While computers are fundamentally deterministic systems, researchers discovered in the 1970s that they could enrich their algorithms by letting them make random choices during computation in hopes of improving their efficiency. And it worked. It was easier for computer scientists to start with a randomized version of a deterministic algorithm and then “de-randomize” it to get an algorithm that was deterministic.
In 1994, Wigderson co-authored a seminal paper on hardness versus randomness with Noam Nisan, demonstrating that as useful as randomness can be, it is not a necessity. Essentially, “Every probabilistic algorithm that’s efficient can be replaced by a deterministic one, so you don’t really need [randomness],” he said. “The power believed to be in probabilistic algorithms doesn’t exist.” He subsequently coauthored two more highly influential papers further extending that work on randomness, among many others.

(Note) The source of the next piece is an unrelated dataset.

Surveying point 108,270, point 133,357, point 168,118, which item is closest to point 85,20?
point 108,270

Wigderson’s 2019 book, Mathematics and Computation: A Theory Revolutionizing Technology and Science, is available for download on his website. “One central theme is that computation happens everywhere, not just in computers,” Wigderson told Ars. “It is part of the processes in our brain, the way we can talk and the cells in our body, but also trees growing or weather and celestial things. In all these natural processes, there are the laws of nature, which are local, and they evolve systems. Like in a computer, there are very simple rules, and you start with a problem and discover a complex solution to it. So, the methodology is applicable to essentially any science process or study. There are fantastic collaborations with statistical physics, with quantum physics, with computational biology, with economics, with social science—lots of beautiful, extremely fruitful connections.”

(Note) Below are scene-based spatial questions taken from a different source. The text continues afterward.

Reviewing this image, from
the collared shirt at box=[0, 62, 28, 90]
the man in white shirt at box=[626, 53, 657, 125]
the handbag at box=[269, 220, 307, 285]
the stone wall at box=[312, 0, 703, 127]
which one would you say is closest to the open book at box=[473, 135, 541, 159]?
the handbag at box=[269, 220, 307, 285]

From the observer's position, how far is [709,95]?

Wigderson’s own research is purely theoretical. “I’m not motivated by applications,” he said. “But I know that fundamental work, we find uses. Think about Alan Turing. He wrote a mathematical paper in logic in an obscure journal about Entscheidungsproblem. It was not motivated by application. But this is what starts computer science. He himself recognized the model he was suggesting is so simple, that we can just start building it.”
That said, he does confess to being pleasantly surprised by the eventual application of his work on zero-knowledge interactive proofs in the mid-1980s. With Silvio Micali and Oded Goldreich, Wigderson extended Micali’s earlier work on interactive proofs to NP problems, concluding that the solution to every such problem can also be proved with a zero-knowledge proof.

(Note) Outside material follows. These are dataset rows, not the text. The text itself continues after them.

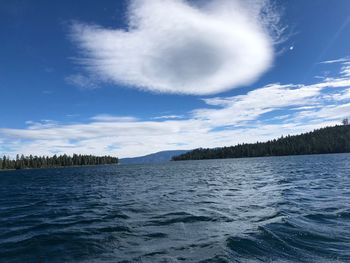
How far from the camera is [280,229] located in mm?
19922

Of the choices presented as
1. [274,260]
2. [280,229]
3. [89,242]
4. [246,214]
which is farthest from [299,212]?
[89,242]

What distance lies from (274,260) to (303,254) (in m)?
1.78

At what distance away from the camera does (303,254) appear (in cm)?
1548

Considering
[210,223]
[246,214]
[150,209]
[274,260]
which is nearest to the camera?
[274,260]

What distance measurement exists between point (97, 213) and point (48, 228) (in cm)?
629

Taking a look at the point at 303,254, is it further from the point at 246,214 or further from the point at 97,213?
the point at 97,213

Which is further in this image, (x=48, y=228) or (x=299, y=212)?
(x=299, y=212)

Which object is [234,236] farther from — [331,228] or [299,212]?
[299,212]

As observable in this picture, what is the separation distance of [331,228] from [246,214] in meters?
6.87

“Basically we discovered that everything that can be proved, can be proved, without revealing to the person who is verifying the proof any knowledge they didn’t know,” said Wigderson. “The motivation came from cryptography, where I want to prove to you that I selected my secret key in the way the protocol requires, but I don’t want to tell you what my secret key is. The result is very general and while very satisfying, it was a theoretical solution that it seemed to me very complicated to implement. But now variants of it are part of blockchains and other crypto systems. So sometimes we are surprised by the diligence of people who really care about practice and really want to see things working.”
Wigderson remains as actively curious as ever and is particularly excited about getting to collaborate with fresh groups of postdocs every year. One current project concerns convex optimization in non-Euclidean settings. Convex optimization has been broadly applied in machine learning, signal processing, computer vision, and automatic control systems, for example. Wigderson’s project seeks to “generalize the theory to manifolds, to structures that appear in quite a variety of mathematical and physics areas—quantum information theory, invariant theory, and definitely in computer science,” he said. “It also appears in analysis, for proving inequalities, and in algebra for proving identities. It’s pretty broad, and I’m very excited about it.”